## Testo estratto
╭──

Cade quello che poteva essere una delle più insidiose spine nel fianco per gli studenti coranici che hanno agito tempestivamente, circondando la provincia ribelle, dalla quale Ahmad Massoud – figlio del “Leone del Panshir” – aveva lanciato insieme all’ex vice Presidente afghano Amrulla Saleh un appello alla resistenza, poco dopo la presa di Kabul, il 15 agosto.

Saleh e Massoud avevano rifiutato le trattative (o non avevano ritenuto accettabile il compromesso proposto) con i Talebani, cercando di alzare la posta per ciò che concerne la spartizione del potere, ponendosi come polo d’attrazione per la configurazione di una opposizione armata al nuovo regime. Ma hanno sbagliato la scommessa politica.

L’appello pubblicato dal Washington Post il 18 agosto, dopo essere stato diffuso dalla Revue du Jeu, aveva avuto una notevole sovraesposizione mediatica in tutta la stampa occidentale, con l’intervista telefonica di Bernard-Henri Lévy, che aveva “conquistato” da noi le prime pagine de La Repubblica.

Ora i due leader dell’autoproclamato Fronte di Resistenza Nazionale dell’Afghanistan sono in fuga, mentre l’altra figura di spicco, Fahim Dashty – salvatosi nel 2001 all’attentato che il 9 settembre era costato la vita a Massoud padre – e di fatto portavoce dell’autoproclamato Fronte, è stato ucciso. Le circostanze della sua morte non sono chiare, ed alcune fonti (strumentalmente o meno) accreditano l’ipotesi dell’uccisione da parte di un drone pakistano.

╰──

Riporta parola per parola il passo del testo sul Panshir che comincia con "Cade quello che" e prosegue fino a "la scommessa politica.".

## Dati
╭──

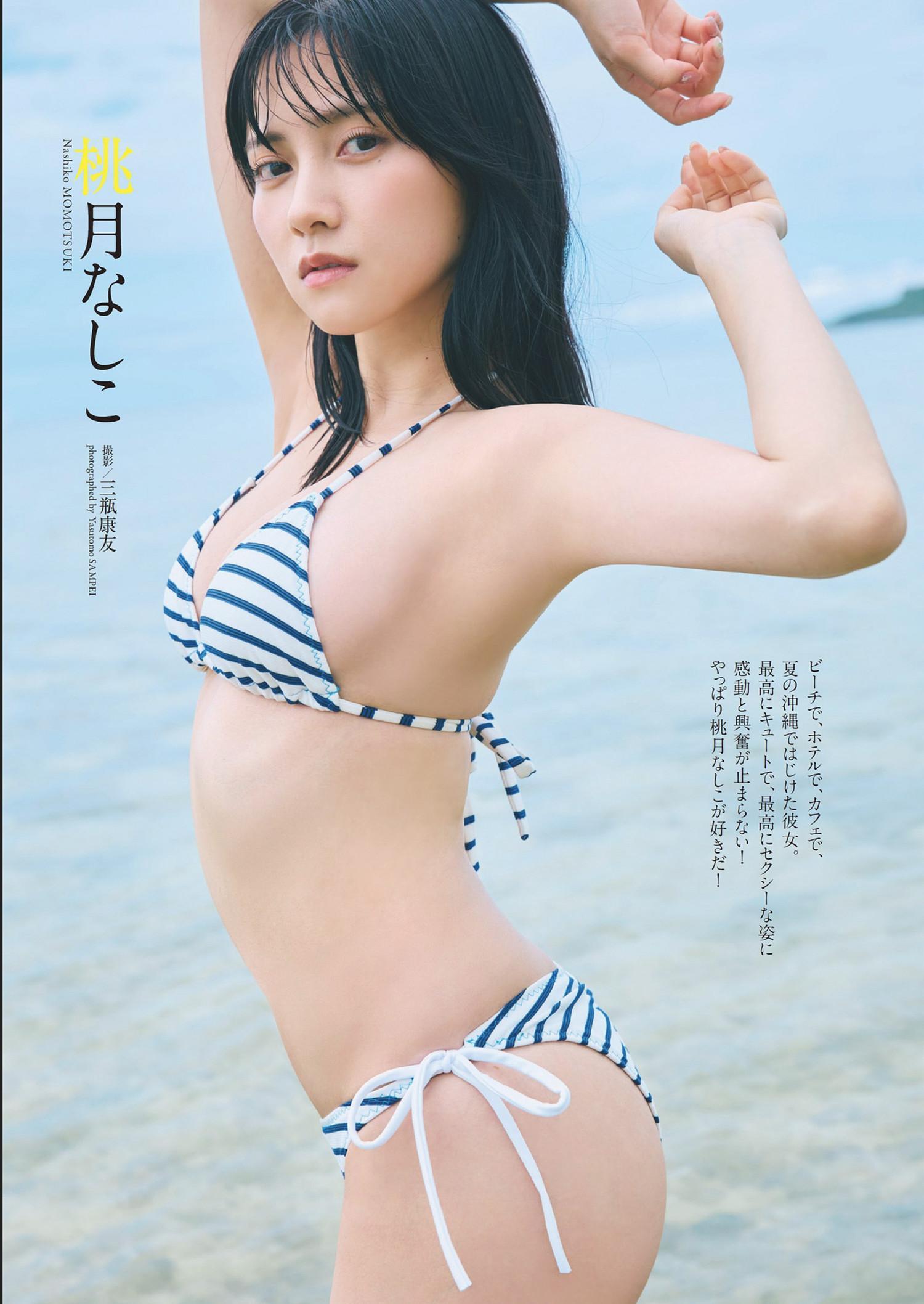 Nashiko Momotsuki 桃月なしこ, Weekly Playboy 2024 No.32 (週刊プレイボーイ 2024年32号)(3)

╰──

## Ecco la soluzione
Cade quello che poteva essere una delle più insidiose spine nel fianco per gli studenti coranici che hanno agito tempestivamente, circondando la provincia ribelle, dalla quale Ahmad Massoud – figlio del “Leone del Panshir” – aveva lanciato insieme all’ex vice Presidente afghano Amrulla Saleh un appello alla resistenza, poco dopo la presa di Kabul, il 15 agosto.

Saleh e Massoud avevano rifiutato le trattative (o non avevano ritenuto accettabile il compromesso proposto) con i Talebani, cercando di alzare la posta per ciò che concerne la spartizione del potere, ponendosi come polo d’attrazione per la configurazione di una opposizione armata al nuovo regime. Ma hanno sbagliato la scommessa politica.